Cenere è tante cose diverse. Innanzitutto un romanzo di formazione, di allontanamento, di crescita, come dimostra la somiglianza, precisa e certamente non casuale, del congedo di Anania dalla terra natia con l'"Addio ai monti" di Lucia Mondella: 
Addio, addio, orti guardanti la valle; addio scroscio lontano del torrente che annunzia il tornar dell’inverno; addio canto del cuculo che annunzia il tornar della primavera; addio grigio e selvaggio Orthobene dagli elci disegnati sulle nuvole come capelli ribelli d’un gigante dormiente; addio rosee e cerule montagne lontane; addio focolare tranquillo e ospitale, cameretta odorosa di miele, di frutta e di sogni! (113) 
Ma Cenere è anche una grande saga familiare, una riflessione sui legami e sul sangue che unisce e divide. E se il personaggio principale all’interno della trama pare essere Anania, è Olì, ingombrante presenza-assenza, a rubargli continuamente la scena: Olì, la madre che ha fatto quel che ha potuto, ma non ha potuto abbastanza; la ragazza dagli occhi appassionati e le labbra voluttuose diventata fantasma persecutore delle coscienze di chi rimane indietro quando lei se ne va; Olì, il cui destino è quello di scontare sempre la prepotenza degli uomini, di diventare ricettacolo dell'altrui egoismo.

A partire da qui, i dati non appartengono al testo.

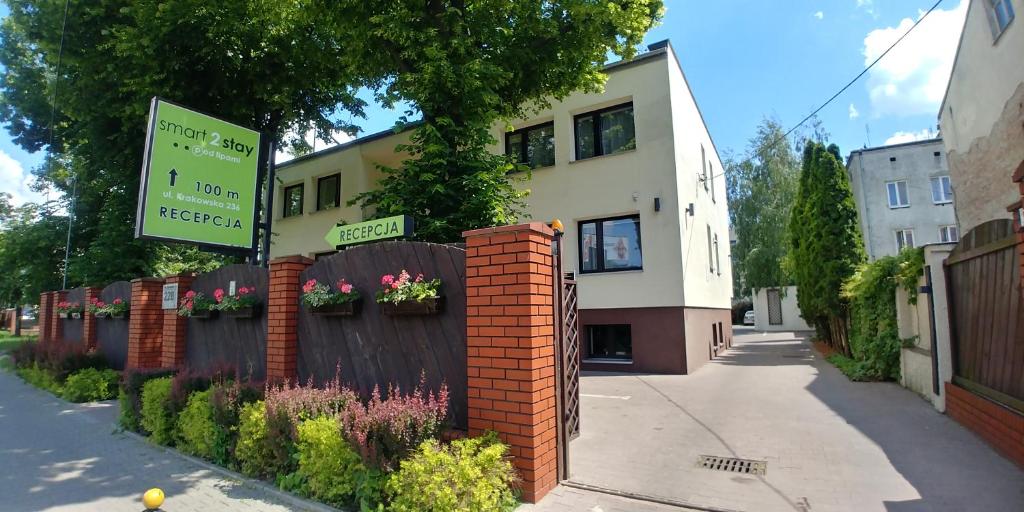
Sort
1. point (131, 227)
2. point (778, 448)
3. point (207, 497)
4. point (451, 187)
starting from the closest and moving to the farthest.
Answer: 1. point (207, 497)
2. point (778, 448)
3. point (451, 187)
4. point (131, 227)

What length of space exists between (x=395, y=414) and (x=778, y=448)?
417cm

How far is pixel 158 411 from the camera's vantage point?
645 cm

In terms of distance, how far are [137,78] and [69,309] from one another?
6.68m

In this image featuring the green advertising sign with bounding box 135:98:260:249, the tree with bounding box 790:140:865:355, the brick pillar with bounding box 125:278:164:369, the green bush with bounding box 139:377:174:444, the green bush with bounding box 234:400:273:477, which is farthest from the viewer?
the tree with bounding box 790:140:865:355

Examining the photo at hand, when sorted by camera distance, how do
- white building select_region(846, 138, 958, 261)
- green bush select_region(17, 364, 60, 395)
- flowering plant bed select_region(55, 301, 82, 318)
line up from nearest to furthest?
green bush select_region(17, 364, 60, 395), flowering plant bed select_region(55, 301, 82, 318), white building select_region(846, 138, 958, 261)

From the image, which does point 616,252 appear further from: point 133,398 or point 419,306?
point 133,398

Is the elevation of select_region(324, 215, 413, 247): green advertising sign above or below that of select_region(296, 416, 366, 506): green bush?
above

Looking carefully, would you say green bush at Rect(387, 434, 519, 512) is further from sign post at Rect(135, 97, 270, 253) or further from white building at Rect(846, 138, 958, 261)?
white building at Rect(846, 138, 958, 261)

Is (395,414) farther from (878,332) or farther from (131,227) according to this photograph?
(131,227)

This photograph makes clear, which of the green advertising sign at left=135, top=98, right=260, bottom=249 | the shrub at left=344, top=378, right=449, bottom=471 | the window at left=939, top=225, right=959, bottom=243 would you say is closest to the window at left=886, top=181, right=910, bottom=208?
the window at left=939, top=225, right=959, bottom=243

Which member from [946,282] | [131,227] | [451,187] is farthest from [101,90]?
[946,282]

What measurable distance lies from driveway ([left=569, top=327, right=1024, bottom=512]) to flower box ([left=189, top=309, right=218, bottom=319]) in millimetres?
5712

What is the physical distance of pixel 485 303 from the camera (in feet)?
13.9

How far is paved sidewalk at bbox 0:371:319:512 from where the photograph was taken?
448 centimetres
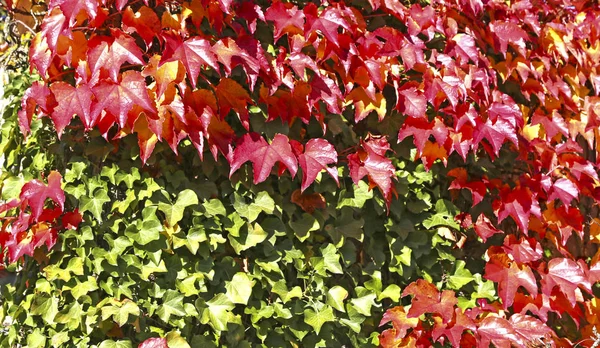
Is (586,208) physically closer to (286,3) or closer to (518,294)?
(518,294)

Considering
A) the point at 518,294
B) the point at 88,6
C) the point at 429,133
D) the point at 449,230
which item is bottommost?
the point at 518,294

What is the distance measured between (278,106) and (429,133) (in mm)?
537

Perché, in fondo, egoista è anche il figlio, che preferisce sacrificare tutto alla propria presunta missione, a un dovere che diventa idolatria, in primis di se stesso e della propria nobiltà d'animo: “tu vuoi sacrificarti per il mondo; tu vuoi rovinarti e rovinare chi ti ama, solo per la vanità di sentirti dire: hai fatto il tuo dovere!” (239), rinfaccia – ma giustamente – Margherita al fidanzato. 

Cenere è ciò che resta dopo che tutto è bruciato, sono i brandelli dell'anima sopravvissuta al dirompere delle passioni, i legami familiari consumati fino alla dissoluzione, la vita stessa messa di fronte alla propria caducità. Ma cenere è anche il covo in cui si annida una nuova scintilla, il luogo da cui si può risorgere più forti di prima. Così l'egoismo trionfa, e trionfando diventa forza per rialzarsi, per superare i propri limiti, per comprendere il valore della propria umanità, carica di difetti, di vuoti ad essere, eppure ostinatamente renitente a lasciarsi schiacciare o rinnegare.